## What to produce
Reproduce the lines verbatim, starting at the line that contains "In the image, which of" and ending with the last line.
--
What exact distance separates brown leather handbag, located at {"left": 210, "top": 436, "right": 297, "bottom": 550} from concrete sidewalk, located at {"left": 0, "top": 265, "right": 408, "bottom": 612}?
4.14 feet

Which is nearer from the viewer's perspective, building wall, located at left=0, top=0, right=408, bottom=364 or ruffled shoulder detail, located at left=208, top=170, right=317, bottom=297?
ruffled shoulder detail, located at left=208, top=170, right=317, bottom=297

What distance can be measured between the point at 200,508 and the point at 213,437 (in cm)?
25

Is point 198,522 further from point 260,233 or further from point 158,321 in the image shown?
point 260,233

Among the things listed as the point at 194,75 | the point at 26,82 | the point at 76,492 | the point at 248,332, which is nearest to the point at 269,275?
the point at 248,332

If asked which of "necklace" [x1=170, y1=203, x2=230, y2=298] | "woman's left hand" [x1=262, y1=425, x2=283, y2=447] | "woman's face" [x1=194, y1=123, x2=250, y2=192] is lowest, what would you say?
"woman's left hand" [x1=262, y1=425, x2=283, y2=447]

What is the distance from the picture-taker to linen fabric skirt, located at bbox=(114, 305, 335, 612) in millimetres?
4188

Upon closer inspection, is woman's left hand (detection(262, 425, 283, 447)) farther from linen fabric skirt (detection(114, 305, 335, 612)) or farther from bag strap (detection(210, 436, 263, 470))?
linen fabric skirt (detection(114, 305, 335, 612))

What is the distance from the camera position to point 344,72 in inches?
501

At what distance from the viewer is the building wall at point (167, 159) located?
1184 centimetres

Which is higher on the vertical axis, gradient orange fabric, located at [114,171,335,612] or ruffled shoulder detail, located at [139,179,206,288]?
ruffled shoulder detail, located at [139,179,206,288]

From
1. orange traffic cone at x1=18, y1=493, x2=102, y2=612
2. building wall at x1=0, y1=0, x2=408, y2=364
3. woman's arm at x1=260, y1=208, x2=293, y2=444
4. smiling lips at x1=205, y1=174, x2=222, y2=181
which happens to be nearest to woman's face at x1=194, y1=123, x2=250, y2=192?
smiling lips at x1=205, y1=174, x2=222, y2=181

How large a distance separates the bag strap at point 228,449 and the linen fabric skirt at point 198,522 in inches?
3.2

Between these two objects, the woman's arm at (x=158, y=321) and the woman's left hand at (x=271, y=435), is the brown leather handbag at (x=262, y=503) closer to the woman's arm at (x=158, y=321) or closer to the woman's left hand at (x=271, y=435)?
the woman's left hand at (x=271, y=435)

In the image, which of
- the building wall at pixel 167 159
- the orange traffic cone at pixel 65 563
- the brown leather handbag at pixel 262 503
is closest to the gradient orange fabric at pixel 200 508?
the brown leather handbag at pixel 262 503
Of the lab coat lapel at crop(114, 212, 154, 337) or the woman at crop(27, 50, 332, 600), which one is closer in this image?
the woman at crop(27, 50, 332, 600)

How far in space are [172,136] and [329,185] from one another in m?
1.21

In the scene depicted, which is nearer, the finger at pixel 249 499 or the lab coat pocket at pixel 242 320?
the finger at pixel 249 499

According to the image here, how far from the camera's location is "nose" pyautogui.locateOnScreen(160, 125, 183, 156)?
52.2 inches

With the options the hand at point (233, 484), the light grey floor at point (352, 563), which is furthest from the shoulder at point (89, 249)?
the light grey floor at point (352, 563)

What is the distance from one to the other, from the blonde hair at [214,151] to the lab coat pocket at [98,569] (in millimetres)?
--
## Problem solution
In the image, which of
- the building wall at pixel 167 159
- the orange traffic cone at pixel 65 563
- the brown leather handbag at pixel 262 503
is closest to the gradient orange fabric at pixel 200 508?
the brown leather handbag at pixel 262 503
Of the lab coat lapel at crop(114, 212, 154, 337) or the woman at crop(27, 50, 332, 600), which one is closer in this image?
the woman at crop(27, 50, 332, 600)

How far in space are [172,136] and [329,185] from one another in m?
1.21

In the scene depicted, which is nearer, the finger at pixel 249 499 or the lab coat pocket at pixel 242 320?
the finger at pixel 249 499

According to the image here, how far from the camera's location is "nose" pyautogui.locateOnScreen(160, 125, 183, 156)?
52.2 inches

With the options the hand at point (233, 484), the light grey floor at point (352, 563), which is furthest from the shoulder at point (89, 249)?
the light grey floor at point (352, 563)

What is the distance from one to the other, from the blonde hair at [214,151] to the lab coat pocket at [98,569] (in millimetres)?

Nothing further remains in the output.